CEI Daily - TSA Unionization, TSA Tactics, and a TSA Roundup


TSA Unionization


The Obama Administration is pressing for the unionization of TSA employees.


Senior Counsel Hans Bader argues that unionizing the TSA will exacerbate passengers' frustration with security measures. 


"[S]creening methods are only as effective as the employees who use them, and lazy or inattentive employees can render any screening method useless.  The Obama administration is now poised to unionize the TSA, which would make it harder to remove lazy or inattentive employees, and harder to reassign employees as needed in responding to any attempted terror attacks."




TSA Tactics


Some claim that the backlash against new TSA tactics is a reactive, partisan movement.


Policy Analyst Marc Scribner disagrees and points out that the argument against increased security measures is actually a rational, economic argument.
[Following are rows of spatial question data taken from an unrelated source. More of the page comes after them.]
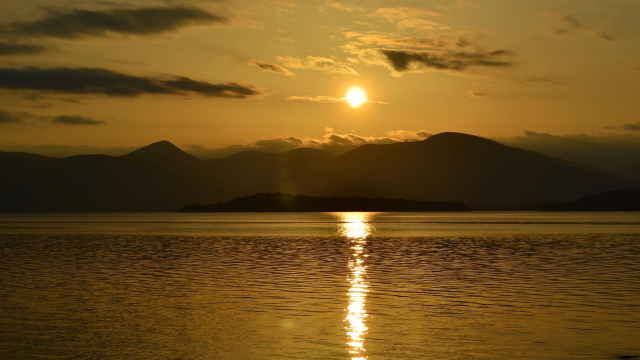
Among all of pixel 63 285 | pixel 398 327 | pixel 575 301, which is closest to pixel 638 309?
pixel 575 301

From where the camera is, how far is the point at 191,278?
47312 millimetres

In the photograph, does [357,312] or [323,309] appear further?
[323,309]

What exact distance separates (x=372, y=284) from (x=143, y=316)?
16.3 meters

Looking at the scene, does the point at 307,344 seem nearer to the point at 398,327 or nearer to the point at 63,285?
the point at 398,327

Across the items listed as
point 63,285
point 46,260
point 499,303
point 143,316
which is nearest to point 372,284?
point 499,303

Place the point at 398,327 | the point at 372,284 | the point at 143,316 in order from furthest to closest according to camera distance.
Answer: the point at 372,284 < the point at 143,316 < the point at 398,327

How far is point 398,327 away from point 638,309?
41.3 feet

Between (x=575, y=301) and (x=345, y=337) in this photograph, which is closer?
(x=345, y=337)

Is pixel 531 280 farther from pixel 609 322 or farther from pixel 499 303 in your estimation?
pixel 609 322

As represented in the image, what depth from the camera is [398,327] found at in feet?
91.6

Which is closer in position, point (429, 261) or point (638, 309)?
point (638, 309)

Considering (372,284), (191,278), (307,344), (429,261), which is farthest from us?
(429,261)

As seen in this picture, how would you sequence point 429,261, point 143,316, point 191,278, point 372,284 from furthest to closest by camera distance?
point 429,261
point 191,278
point 372,284
point 143,316

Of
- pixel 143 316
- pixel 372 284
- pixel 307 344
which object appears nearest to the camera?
pixel 307 344
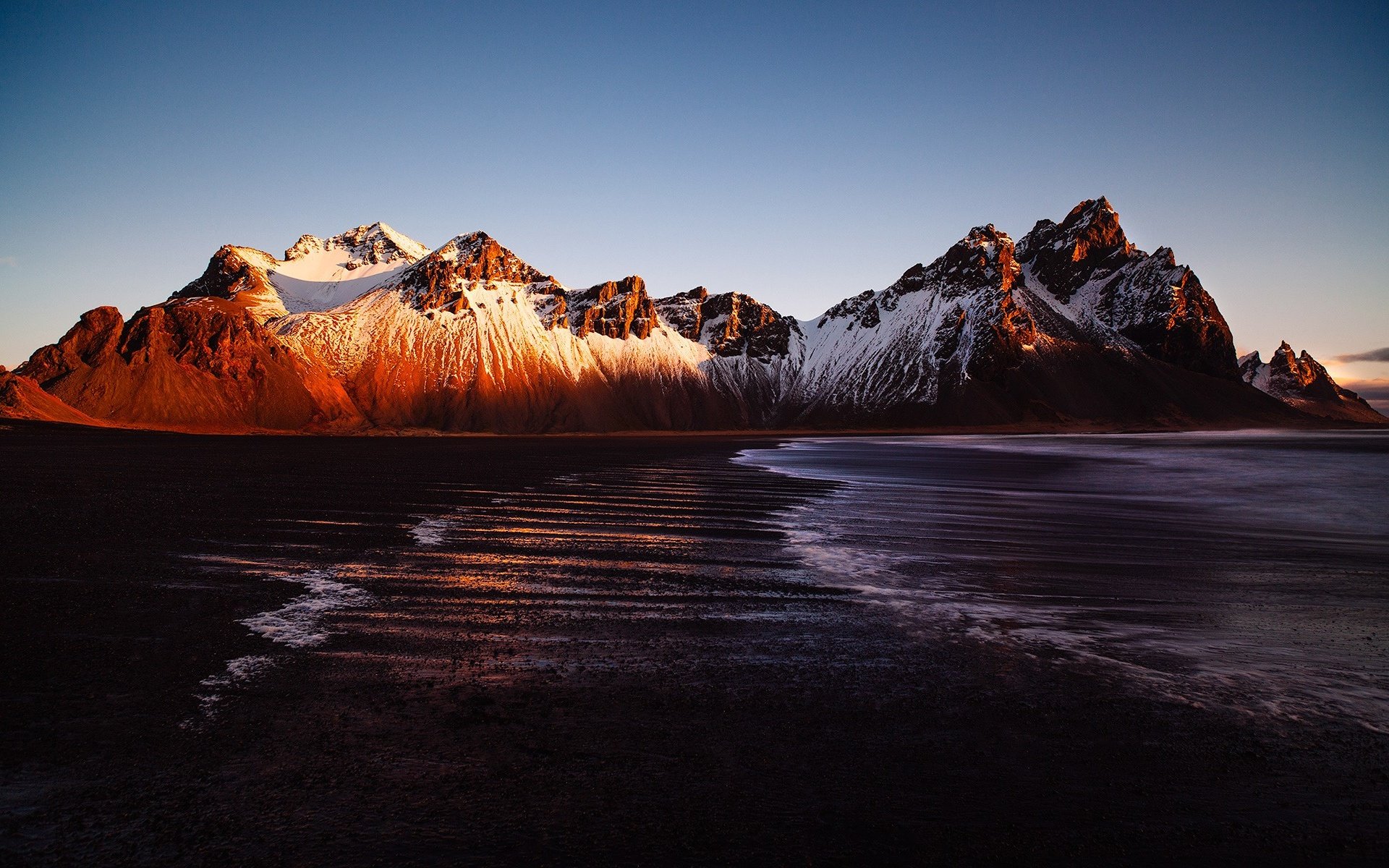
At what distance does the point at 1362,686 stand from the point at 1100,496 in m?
27.4

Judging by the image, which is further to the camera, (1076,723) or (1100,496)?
(1100,496)

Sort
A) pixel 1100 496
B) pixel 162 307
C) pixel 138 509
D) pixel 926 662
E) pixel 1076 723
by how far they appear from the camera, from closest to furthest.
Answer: pixel 1076 723, pixel 926 662, pixel 138 509, pixel 1100 496, pixel 162 307

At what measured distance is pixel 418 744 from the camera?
716cm

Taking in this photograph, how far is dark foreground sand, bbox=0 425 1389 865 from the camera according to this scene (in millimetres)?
5695

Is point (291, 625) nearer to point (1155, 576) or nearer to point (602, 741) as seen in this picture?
point (602, 741)

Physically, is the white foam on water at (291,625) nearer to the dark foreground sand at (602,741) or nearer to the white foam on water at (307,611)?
the white foam on water at (307,611)

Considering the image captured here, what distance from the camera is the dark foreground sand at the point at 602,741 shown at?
224 inches

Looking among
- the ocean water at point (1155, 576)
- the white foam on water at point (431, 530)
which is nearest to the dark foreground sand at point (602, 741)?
the ocean water at point (1155, 576)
"In reality, the actual objective of the TSA is giving travelers a false sense of security by treating them all like criminals (oh, how far we’ve come). If you look at the data, the risk of being killed by a terrorist plot involving an airliner approaches the infinitesimal. But that being said, most Americans are not great with statistics, and thus their responses to this risk are and will continue to be hugely disproportionate. This means that many travelers will modify their behavior based on this false sense of danger, and some will, unfortunately, choose a far more dangerous mode of transportation: driving."




TSA Roundup


Stories about the TSA have been inundating blogs in the last few weeks.


Fellow in Regulatory Studies Ryan Young says we should abolish the TSA.


"Let airlines and airports determine their own policies. Let them compete on safety; if people think flying is dangerous, they won’t fly. Airlines have everything to lose. The TSA has no such incentive. If anything, its repeated failures are rewarded with budget increases."